Keywords: Chain of Thought/Reasoning models, Causal interventions, Steering
TL;DR: Reasoning models like QwQ-32B progressively adapt their internal representations during extended reasoning to develop abstract, symbolic encodings that enable better performance on obfuscated planning tasks.
Abstract: Classic large language models struggle with abstract reasoning tasks, while reasoning models like OpenAI's o1 and o3 that generate extended chains of thought achieve dramatic improvements. However, the mechanisms underlying this superior performance remain poorly understood. This work presents a mechanistic analysis of how reasoning models process abstract structural information during extended reasoning.
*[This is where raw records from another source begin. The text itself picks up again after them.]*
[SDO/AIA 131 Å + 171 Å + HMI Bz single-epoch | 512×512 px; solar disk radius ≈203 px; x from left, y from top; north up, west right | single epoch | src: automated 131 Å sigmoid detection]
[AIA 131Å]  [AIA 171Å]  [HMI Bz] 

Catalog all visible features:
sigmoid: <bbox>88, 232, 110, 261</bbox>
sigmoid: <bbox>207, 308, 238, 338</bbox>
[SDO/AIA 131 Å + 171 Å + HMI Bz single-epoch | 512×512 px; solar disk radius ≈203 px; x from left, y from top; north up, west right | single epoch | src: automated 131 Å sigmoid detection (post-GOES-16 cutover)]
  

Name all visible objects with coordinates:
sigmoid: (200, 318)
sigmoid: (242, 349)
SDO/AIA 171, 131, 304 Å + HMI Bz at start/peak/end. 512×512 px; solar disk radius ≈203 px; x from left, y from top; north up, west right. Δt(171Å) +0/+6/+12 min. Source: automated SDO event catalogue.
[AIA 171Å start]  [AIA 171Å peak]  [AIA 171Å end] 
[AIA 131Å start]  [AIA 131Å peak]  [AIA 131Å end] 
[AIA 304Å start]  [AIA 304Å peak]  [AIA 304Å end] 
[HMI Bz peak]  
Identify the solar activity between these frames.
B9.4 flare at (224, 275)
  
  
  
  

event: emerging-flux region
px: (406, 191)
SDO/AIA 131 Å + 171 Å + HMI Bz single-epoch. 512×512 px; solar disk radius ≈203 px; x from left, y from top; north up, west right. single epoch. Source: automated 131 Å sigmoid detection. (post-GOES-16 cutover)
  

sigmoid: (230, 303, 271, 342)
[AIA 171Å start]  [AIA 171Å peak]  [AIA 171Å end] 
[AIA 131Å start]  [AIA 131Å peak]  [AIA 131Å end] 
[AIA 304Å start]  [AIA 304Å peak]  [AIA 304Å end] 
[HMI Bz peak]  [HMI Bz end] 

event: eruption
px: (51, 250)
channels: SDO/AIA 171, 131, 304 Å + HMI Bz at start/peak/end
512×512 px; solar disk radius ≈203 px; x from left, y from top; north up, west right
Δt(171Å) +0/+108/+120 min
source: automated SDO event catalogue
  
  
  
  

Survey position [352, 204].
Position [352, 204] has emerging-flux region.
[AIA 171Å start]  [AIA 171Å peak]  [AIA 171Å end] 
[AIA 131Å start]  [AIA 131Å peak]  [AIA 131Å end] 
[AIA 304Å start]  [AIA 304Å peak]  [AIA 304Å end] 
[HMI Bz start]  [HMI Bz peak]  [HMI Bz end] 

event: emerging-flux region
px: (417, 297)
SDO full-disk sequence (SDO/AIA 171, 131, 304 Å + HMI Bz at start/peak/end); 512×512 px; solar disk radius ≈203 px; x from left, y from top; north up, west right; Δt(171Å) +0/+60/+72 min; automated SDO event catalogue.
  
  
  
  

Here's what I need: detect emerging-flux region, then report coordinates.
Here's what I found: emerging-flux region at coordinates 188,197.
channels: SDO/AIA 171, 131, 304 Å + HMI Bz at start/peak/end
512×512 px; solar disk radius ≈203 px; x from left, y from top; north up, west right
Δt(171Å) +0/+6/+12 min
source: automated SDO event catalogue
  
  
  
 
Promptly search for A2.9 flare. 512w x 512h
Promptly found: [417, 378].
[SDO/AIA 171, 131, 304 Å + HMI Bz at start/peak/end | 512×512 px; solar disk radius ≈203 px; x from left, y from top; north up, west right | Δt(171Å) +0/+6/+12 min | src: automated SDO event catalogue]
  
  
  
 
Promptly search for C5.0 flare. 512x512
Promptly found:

We analyze QwQ-32B on Mystery BlocksWorld - a semantically obfuscated planning domain
and found that reasoning models progressively refine their internal representations of actions and predicates throughout 15-20k token traces, converging toward abstract symbolic encodings independent of surface semantics.
Through steering experiments, we established causal evidence that these adaptations improve problem-solving: injecting refined representations from successful traces enhances accuracy, while symbolic representations can replace naming-specific encodings with minimal performance loss. Our findings reveal that reasoning models' superior performance stems partly from their ability to dynamically construct problem-specific representational spaces during extended reasoning, providing early mechanistic insights into chains of thought.